■ Problem statement
Copy the lines below verbatim, but only from the line containing "Would pixel 120" through the end of the data.

━━━ Records for the exercise ━━━

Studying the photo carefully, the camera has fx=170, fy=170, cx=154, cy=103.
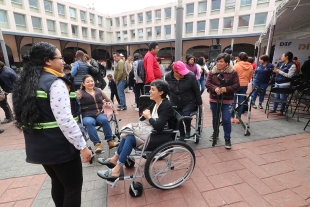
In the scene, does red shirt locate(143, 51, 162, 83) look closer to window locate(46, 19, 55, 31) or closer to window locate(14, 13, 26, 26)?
window locate(14, 13, 26, 26)

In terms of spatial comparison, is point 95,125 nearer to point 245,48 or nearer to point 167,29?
point 245,48

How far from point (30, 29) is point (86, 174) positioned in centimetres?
2416

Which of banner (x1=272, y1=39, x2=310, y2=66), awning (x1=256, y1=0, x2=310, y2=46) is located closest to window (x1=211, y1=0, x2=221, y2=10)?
awning (x1=256, y1=0, x2=310, y2=46)

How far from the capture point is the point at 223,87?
280cm

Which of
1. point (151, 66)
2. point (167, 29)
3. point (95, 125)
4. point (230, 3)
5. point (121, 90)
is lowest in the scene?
point (95, 125)

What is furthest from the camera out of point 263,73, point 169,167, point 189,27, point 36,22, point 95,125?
point 189,27

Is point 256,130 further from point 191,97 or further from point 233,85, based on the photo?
point 191,97

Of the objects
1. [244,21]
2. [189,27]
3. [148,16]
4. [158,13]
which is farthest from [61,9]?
[244,21]

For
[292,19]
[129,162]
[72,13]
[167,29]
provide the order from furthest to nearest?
[167,29] → [72,13] → [292,19] → [129,162]

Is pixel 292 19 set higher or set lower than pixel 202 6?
lower

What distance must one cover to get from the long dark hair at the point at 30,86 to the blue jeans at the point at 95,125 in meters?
1.57

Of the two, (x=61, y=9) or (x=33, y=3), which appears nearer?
(x=33, y=3)

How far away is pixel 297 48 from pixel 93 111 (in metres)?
8.29

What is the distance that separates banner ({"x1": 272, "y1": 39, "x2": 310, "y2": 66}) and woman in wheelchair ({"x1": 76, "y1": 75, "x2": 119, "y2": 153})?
779cm
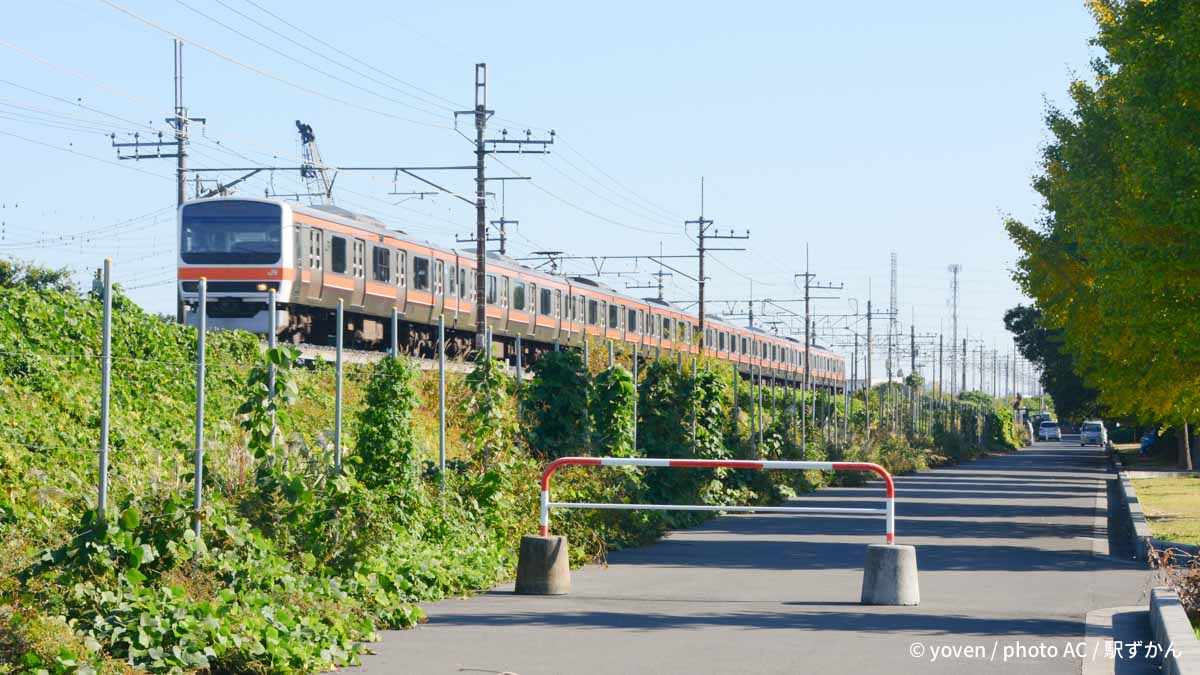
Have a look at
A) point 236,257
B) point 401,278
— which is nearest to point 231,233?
point 236,257

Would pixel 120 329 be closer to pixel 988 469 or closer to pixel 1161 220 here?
pixel 1161 220

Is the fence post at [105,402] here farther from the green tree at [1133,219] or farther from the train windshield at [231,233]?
the train windshield at [231,233]

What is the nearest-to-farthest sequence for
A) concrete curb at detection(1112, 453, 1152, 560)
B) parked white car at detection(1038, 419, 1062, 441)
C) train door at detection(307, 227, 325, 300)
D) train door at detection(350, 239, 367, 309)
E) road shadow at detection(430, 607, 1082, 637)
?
road shadow at detection(430, 607, 1082, 637) → concrete curb at detection(1112, 453, 1152, 560) → train door at detection(307, 227, 325, 300) → train door at detection(350, 239, 367, 309) → parked white car at detection(1038, 419, 1062, 441)

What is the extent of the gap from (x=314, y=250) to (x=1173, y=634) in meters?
26.9

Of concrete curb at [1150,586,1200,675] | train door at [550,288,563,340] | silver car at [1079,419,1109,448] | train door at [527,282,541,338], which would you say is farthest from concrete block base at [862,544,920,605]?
silver car at [1079,419,1109,448]

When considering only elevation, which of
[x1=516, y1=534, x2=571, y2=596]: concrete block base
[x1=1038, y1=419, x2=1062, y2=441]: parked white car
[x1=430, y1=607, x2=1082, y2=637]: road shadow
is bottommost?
[x1=1038, y1=419, x2=1062, y2=441]: parked white car

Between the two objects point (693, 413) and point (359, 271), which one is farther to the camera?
point (359, 271)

━━━

■ Task response
Would pixel 120 329 be closer to pixel 988 469 or closer to pixel 1161 220 here?
pixel 1161 220

Is the fence post at [105,402] here farther from the green tree at [1133,219] or farther from the train windshield at [231,233]?
the train windshield at [231,233]

What is the nearest-to-farthest sequence for
A) concrete curb at detection(1112, 453, 1152, 560)
B) parked white car at detection(1038, 419, 1062, 441)
C) train door at detection(307, 227, 325, 300)
D) train door at detection(350, 239, 367, 309)
E) road shadow at detection(430, 607, 1082, 637)
?
road shadow at detection(430, 607, 1082, 637) → concrete curb at detection(1112, 453, 1152, 560) → train door at detection(307, 227, 325, 300) → train door at detection(350, 239, 367, 309) → parked white car at detection(1038, 419, 1062, 441)

What is the extent of the gap from (x=314, y=250) to (x=1173, y=634) in meters?
26.9

Of concrete curb at [1150,586,1200,675] | train door at [550,288,563,340] | silver car at [1079,419,1109,448] | train door at [527,282,541,338], which would you say is farthest from concrete block base at [862,544,920,605]?
silver car at [1079,419,1109,448]

When considering only elevation, which of
[x1=516, y1=534, x2=571, y2=596]: concrete block base
[x1=1038, y1=419, x2=1062, y2=441]: parked white car
[x1=430, y1=607, x2=1082, y2=637]: road shadow
is bottommost?
[x1=1038, y1=419, x2=1062, y2=441]: parked white car

Between the two objects point (693, 413) and point (359, 271), which one is farther to the camera?
point (359, 271)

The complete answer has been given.